__Problem set__.
1) List every citation key that appears inside a \cite command in the passage on heavy quark coefficient functions.
2) Retype everything from "The complexity of" down to "functions in (5)" in the passage on heavy quark coefficient functions.

__Document excerpt__.
Notice that $L^{{\rm PS}}_{i,q}$ and $ L^{{\rm S}}_{i,g}$ are zero 
through order $\alpha_s^2$.  Then, from (6), one infers that 
$L^{{\rm NS},(2)}_{i,q} = L^{{\rm S},(2)}_{i,q}$. 
Finally we want to make the remark that there are no interference
terms between the Bethe-Heitler and the Compton reactions in (10)
if one integrates over all final state momenta.

The complexity of the second order heavy quark coefficient functions prohibits
publishing them in an analytic form, except for $L_{i,q}^{{\rm NS},(2)}$,
which is given in Appendix A of \cite{bmsmn}, so that they are only
available in large computer programs \cite{lrsn1}, involving two-dimensional
integrations. 
To shorten the long running time needed for the computation of
the structure functions in (5)
we have tabulated the coefficient functions in the form of a two 
dimensional array in the variables $\eta$ and $\xi$ in 
a different computer program \cite{rsn1}. These variables are
defined by 
%(11)
\begin{equation}
\eta=\frac{(1-z)}{4z}\xi -1\qquad,\qquad \xi=\frac{Q^2}{m^2}  ~.
\end{equation}
However when $\xi \gg 1$ ($Q^2 \gg m^2$) numerical instabilities
appear so that it is desirable to have analytic expressions
for the heavy quark coefficient functions in that region.
Moreover it turns out that for $\xi > 10$ the asymptotic expressions
for $H^{(2)}_{2,g}$ (9) and $H^{{\rm PS},(2)}_{2,q}$ (10)
approach the exact ones so that the former can be used for charm production
at the HERA collidier provided $Q^2 > 22.5 $ $({\rm GeV}/c^2)$
($m_c = 1.5$ $({\rm GeV}/c)$.
Furthermore one can use these asymptotic formulae in the context of
the variable flavour number scheme as has been explained in
\cite{aot}.

__Record extracts__.
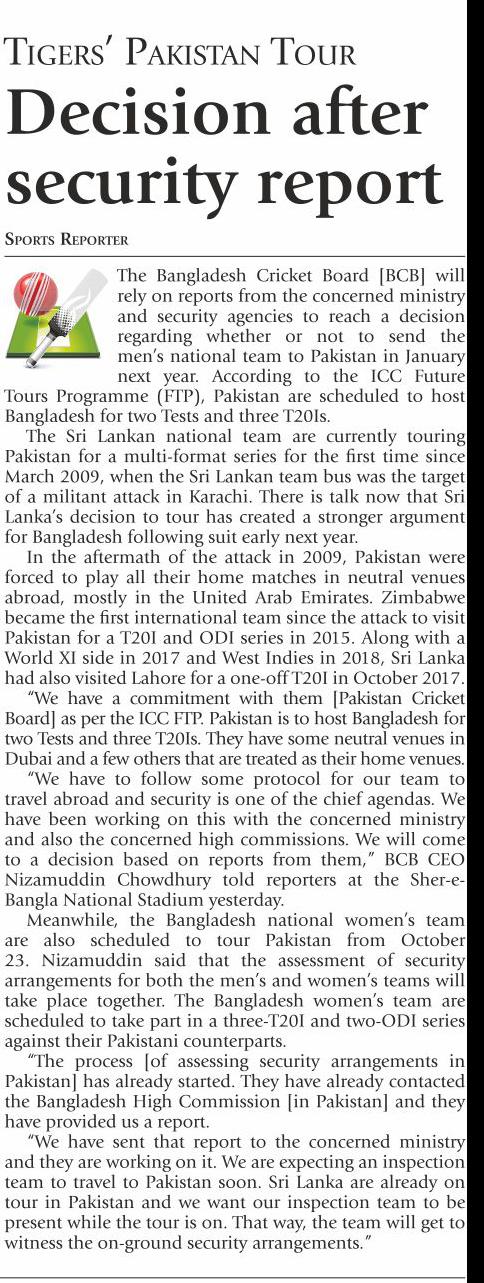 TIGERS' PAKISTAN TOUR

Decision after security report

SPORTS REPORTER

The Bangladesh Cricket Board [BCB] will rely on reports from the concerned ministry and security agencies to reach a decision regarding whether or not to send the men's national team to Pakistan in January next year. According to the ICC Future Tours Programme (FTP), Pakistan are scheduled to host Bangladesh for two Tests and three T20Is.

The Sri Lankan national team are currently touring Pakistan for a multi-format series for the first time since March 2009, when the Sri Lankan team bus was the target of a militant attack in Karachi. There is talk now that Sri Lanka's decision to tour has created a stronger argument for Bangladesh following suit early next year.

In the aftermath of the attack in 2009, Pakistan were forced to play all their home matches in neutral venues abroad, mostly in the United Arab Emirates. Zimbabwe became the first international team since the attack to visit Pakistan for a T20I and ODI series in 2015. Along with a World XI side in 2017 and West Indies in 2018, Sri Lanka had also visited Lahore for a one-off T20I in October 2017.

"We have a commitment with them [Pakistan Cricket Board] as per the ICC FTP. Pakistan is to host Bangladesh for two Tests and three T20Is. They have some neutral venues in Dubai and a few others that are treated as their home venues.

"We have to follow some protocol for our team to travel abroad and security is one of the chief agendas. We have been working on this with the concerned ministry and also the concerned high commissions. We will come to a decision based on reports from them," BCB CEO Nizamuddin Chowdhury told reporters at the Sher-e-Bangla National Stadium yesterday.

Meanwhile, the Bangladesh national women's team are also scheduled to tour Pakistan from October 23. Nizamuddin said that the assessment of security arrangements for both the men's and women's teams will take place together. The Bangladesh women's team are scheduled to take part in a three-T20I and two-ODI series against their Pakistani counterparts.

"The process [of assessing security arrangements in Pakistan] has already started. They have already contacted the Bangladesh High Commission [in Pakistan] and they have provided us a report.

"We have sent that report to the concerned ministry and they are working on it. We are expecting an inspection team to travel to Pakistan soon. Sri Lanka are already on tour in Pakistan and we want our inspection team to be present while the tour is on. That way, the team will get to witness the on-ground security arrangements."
--
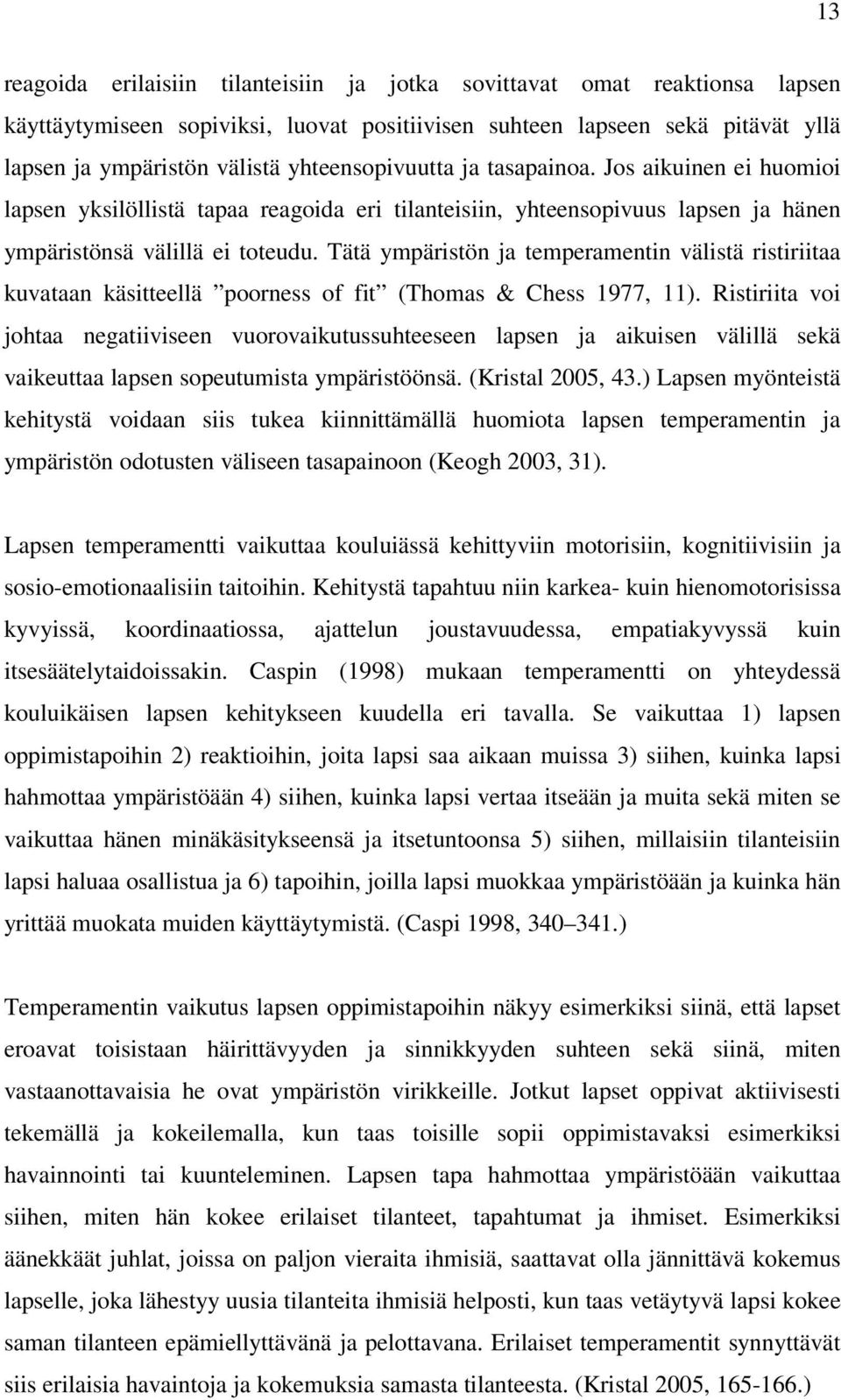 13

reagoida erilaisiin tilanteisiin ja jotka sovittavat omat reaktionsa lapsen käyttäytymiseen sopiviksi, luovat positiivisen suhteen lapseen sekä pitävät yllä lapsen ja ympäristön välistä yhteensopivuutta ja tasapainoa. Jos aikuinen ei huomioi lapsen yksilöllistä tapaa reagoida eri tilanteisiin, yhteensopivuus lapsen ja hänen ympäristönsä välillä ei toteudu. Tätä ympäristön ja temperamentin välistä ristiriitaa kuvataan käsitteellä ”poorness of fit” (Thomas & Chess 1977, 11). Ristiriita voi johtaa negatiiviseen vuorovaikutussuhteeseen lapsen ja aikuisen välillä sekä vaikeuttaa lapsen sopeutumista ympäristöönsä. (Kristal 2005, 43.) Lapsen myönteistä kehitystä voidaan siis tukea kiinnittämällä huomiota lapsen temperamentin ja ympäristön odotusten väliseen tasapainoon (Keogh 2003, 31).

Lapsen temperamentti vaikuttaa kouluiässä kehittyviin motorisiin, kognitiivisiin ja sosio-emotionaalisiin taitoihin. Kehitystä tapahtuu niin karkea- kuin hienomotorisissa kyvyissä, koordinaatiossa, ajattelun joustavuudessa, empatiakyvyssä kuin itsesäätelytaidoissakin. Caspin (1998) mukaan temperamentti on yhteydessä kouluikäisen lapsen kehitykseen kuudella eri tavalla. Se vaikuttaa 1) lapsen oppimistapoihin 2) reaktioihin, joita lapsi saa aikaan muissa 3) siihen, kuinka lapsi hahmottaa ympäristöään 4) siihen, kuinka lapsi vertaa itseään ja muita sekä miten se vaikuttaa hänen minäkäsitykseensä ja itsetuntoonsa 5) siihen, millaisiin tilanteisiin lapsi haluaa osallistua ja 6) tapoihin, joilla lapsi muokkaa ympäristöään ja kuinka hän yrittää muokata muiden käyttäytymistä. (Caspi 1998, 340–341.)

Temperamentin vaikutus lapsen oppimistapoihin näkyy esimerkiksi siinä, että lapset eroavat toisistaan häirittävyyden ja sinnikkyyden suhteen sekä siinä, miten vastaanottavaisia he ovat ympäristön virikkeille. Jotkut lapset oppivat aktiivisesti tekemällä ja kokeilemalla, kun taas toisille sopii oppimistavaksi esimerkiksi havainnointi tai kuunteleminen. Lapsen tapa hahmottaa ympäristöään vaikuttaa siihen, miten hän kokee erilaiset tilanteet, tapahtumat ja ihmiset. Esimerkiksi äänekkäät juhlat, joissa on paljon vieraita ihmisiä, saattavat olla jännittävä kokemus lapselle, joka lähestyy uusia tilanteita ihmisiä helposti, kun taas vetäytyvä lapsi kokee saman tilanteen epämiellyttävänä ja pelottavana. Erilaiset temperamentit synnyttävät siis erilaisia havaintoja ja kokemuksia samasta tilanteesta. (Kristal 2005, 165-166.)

__Answers to this exercise__.
1) bmsmn, lrsn1, rsn1, aot

2)
The complexity of the second order heavy quark coefficient functions prohibits
publishing them in an analytic form, except for $L_{i,q}^{{\rm NS},(2)}$,
which is given in Appendix A of \cite{bmsmn}, so that they are only
available in large computer programs \cite{lrsn1}, involving two-dimensional
integrations. 
To shorten the long running time needed for the computation of
the structure functions in (5)